1. ## Simultaneous equations

Solve for a, b and c given that:
• 2a+4b+5c= 2
• 5a+3b-2c= 13
• 3a-2b-3c= 0

2. Originally Posted by oldschool999
Solve for a, b and c given that:
• 2a+4b+5c= 2
• 5a+3b-2c= 13
• 3a-2b-3c= 0
One way is called the substitution method. Pick any one of the equations, say the bottom one, and solve it for one of the variables:
$3a - 2b - 3c = 0$

$c = a - \frac{2}{3}b$

Insert this value of c into the other two equations:
$2a + 4b + 5 \left ( a - \frac{2}{3}b \right ) = 2 \implies 7a + \frac{2}{3}b = 2$

$5a + 3b - 2 \left ( a - \frac{2}{3}b \right ) = 13 \implies 3a + \frac{13}{3}b = 13$

So now we need to solve:
$7a + \frac{2}{3}b = 2$

$3a + \frac{13}{3}b = 13$

Solve one of these for one of the other unknowns, etc.

For verification I get that $a = 0, ~ b = 3, ~ c = -2$

-Dan

3. Originally Posted by oldschool999
Solve for a, b and c given that:
• 2a+4b+5c= 2
• 5a+3b-2c= 13
• 3a-2b-3c= 0
What methods have you been shown?

RonL

=-=-=-=-=

■ GOAL OF THE EXERCISE:
Could you copy out the simultaneous equations thread word for word, from its heading through the last sign-off? Rely only on the simultaneous equations thread above.

■ DATA SHOWN:
=-=-=-=-=

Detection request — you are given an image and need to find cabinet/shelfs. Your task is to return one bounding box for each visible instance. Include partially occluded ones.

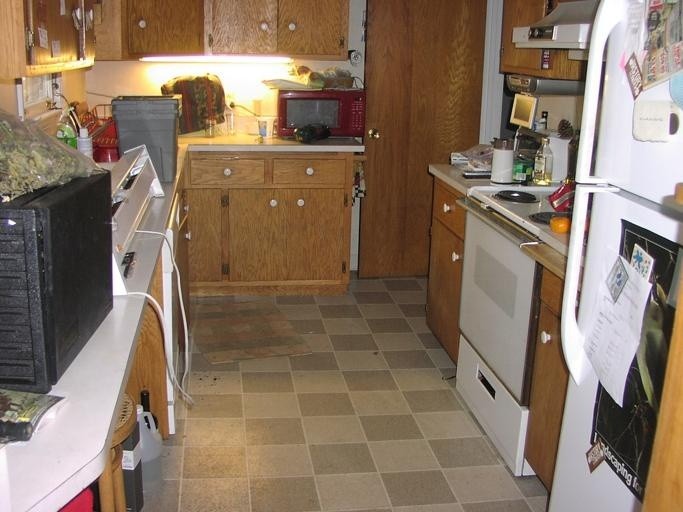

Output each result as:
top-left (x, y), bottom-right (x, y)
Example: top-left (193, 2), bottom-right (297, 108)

=-=-=-=-=

■ OUTPUT OF THE EXERCISE:
1. ## Simultaneous equations

Solve for a, b and c given that:
• 2a+4b+5c= 2
• 5a+3b-2c= 13
• 3a-2b-3c= 0

2. Originally Posted by oldschool999
Solve for a, b and c given that:
• 2a+4b+5c= 2
• 5a+3b-2c= 13
• 3a-2b-3c= 0
One way is called the substitution method. Pick any one of the equations, say the bottom one, and solve it for one of the variables:
$3a - 2b - 3c = 0$

$c = a - \frac{2}{3}b$

Insert this value of c into the other two equations:
$2a + 4b + 5 \left ( a - \frac{2}{3}b \right ) = 2 \implies 7a + \frac{2}{3}b = 2$

$5a + 3b - 2 \left ( a - \frac{2}{3}b \right ) = 13 \implies 3a + \frac{13}{3}b = 13$

So now we need to solve:
$7a + \frac{2}{3}b = 2$

$3a + \frac{13}{3}b = 13$

Solve one of these for one of the other unknowns, etc.

For verification I get that $a = 0, ~ b = 3, ~ c = -2$

-Dan

3. Originally Posted by oldschool999
Solve for a, b and c given that:
• 2a+4b+5c= 2
• 5a+3b-2c= 13
• 3a-2b-3c= 0
What methods have you been shown?

RonL